Your instructions: Translate this sentence from the summary judgment opinion below into Spanish: "First, the court’s role is not to weigh the evidence, but to determine whether a genuine issue exists as to material facts requiring a trial."

Text to read:
When reviewing a motion for summary judgment, the court should keep in mind three principles. First, the court’s role is not to weigh the evidence, but to determine whether a genuine issue exists as to material facts requiring a trial. See Liberty Lobby, 477 U.S. at 249. Second, the court must resolve all reasonable inferences and doubts in favor of the non-moving party, and construe all evidence in the light most favorable to the non-moving party. See Hunt v. Cromartie, 526 U.S. 541, 550–55 (1999). Third, the court cannot decide any issues of credibility. See Liberty Lobby, 477 U.S. at 255. “[T]o survive the … motion, [the nonmovant] need only present evidence from which a jury might return a verdict in his favor.” Id. at 257.

 

 

III. ANALYSIS

As an initial matter, the Court addresses ambiguity in the bases on which Plaintiffs’ support their Motion for Partial Summary Judgment (Doc. 19). Both the title of the motion and the opening sentence represent that Plaintiffs are moving for summary judgment on Defendant’s second and third affirmative defenses. See Doc. 19 at 1 (“Plaintiffs … hereby move this Court for partial summary judgment on the Second and Third Defenses …”). Defendant’s second defense is that “The Carmack Amendment completely pre-empts any and all state law-based claims against a carrier arising out of the loss of or damage to the goods being carried.” Doc. 6 at 3. Both in their analysis and their proposed undisputed material facts, however, Plaintiffs neither argue nor cite evidence relevant to whether their state law claims are preempted. Plaintiffs instead cite to Defendant’s fourth defense in their undisputed material facts which is that Plaintiffs’ claims are time barred based on the contract between Kellog and Wheaton. Doc. 19 at 1 (citing Doc. 6 at 3). Additionally, Plaintiffs request at the end of their motions that the Court “grant partial summary judgment to Plaintiffs … as to Defenses Three and Four in the answer …” Doc. 19 at 5. Because Plaintiffs offer neither evidence nor argument relevant to the issue of whether their state law claims are preempted by the Carmack Amendment, the Court construes Plaintiffs’ Motion to be a request that partial summary judgment be entered in their favor in regard to Defendant’s third and fourth defenses.

Extracted data:
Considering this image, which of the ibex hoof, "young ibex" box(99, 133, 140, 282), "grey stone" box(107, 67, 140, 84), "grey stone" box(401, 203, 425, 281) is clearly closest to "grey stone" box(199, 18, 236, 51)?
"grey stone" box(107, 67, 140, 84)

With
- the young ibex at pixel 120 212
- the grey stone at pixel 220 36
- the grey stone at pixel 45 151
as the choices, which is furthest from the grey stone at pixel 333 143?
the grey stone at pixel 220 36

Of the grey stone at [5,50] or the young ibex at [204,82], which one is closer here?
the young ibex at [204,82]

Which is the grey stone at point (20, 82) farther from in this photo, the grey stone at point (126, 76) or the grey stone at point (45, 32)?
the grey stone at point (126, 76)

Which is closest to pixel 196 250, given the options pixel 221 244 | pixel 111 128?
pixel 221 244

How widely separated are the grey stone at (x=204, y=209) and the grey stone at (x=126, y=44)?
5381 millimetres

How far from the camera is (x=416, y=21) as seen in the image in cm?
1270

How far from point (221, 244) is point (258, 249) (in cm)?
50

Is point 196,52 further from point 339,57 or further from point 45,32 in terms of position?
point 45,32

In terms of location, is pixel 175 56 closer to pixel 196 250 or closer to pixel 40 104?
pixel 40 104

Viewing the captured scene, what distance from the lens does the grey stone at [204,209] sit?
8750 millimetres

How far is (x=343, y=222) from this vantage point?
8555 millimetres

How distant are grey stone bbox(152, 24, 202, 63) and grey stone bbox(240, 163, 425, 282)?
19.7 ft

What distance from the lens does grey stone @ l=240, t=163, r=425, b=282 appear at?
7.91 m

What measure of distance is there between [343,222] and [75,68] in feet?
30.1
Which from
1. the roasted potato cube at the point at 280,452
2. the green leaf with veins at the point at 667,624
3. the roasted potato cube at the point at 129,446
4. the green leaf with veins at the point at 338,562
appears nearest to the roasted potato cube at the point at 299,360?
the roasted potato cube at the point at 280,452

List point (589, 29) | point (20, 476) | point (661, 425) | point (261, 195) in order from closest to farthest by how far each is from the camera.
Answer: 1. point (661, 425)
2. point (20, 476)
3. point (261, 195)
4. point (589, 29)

Solution to this task: Primero, la función del tribunal no es sopesar las pruebas, sino determinar si existe una controversia genuina respecto de hechos materiales que requiera un juicio.